Find jpg, jpeg, png (case insensitive) (or other types as desired with slight code modification) files that are similar to each other (by pairs).
This program is largely a conglomeration of code snippits from the Internet put together to suit my purposes to find duplicate (or similar) images in my collection.
It uses H2 Java database and OpenCV Java.
The algorithm is mostly from the help of "findimagedupes" (2.19) with other ideas from StackOverflow comments.
Since that relatively easily computed "signature" of an image (used to compare images) is prone to some failures - some black and white photos appear to be similar to images of text - a more accurate MSSIM algorithm is used for comparing images that the signature deems similar.
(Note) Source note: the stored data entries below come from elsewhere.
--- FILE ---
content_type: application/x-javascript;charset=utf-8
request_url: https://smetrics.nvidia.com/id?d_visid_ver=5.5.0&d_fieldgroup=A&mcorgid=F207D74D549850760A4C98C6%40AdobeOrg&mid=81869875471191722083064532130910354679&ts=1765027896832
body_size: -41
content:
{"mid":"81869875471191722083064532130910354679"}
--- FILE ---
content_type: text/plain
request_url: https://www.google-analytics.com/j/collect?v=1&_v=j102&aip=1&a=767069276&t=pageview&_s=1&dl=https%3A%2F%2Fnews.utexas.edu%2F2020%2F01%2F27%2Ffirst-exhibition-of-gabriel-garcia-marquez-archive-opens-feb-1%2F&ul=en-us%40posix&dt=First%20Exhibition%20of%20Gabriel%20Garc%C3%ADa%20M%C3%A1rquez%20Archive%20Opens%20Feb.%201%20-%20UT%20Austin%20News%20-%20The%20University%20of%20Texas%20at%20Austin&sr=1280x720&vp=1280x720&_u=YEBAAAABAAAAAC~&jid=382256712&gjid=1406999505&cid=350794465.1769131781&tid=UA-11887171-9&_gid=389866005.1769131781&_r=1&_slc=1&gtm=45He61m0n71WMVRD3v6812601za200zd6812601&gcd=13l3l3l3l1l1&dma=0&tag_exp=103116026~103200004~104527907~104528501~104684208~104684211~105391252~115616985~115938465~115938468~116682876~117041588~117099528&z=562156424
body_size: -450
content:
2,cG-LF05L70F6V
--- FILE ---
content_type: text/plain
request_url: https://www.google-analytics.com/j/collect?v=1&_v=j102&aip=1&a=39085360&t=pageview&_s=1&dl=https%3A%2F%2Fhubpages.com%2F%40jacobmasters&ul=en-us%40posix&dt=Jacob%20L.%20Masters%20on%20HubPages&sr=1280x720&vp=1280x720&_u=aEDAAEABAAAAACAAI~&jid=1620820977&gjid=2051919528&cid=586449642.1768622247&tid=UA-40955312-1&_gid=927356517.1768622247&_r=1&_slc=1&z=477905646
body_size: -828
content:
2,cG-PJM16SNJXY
MSSIM isn't used for all comparisions because it's a computer hog. MSSIM index is a little better than the hash code method but it is very expensive - a thousand times more cpu and elapsed time compared to the hash code. It beats a hard drive to death - literally but it's still really slow on SSD. Since MSSIM can have false negatives (similar images reported as much different) a SIFT-FLANN feature matching is performed as a "tie-breaker."
Other comparison algorithms (SSIM, histogram and more) were tried but what's here is more than complicated enough to find highly accurately my dupes and similar images. (And there are other expensive cross-correlations such as wavelet signatures (DWT), NC (normalized cross-correlation) and much more that weren't tried.)
GRIP was used to generate most of the image processing pipeline Java code.
There are a few user settable parameters to direct the course of the comparisions.
A switch to output 0/1 valued vectors in the 192 dimensions - good for running through a Kohonen SOM program that's found on the Internet.
Switches to filter how similar images should be to be reported.
A switch to display the similar images including sending them to an external editting program.
A switch to specify which channels of YUV (image is converted from RGB or Gray) to compare.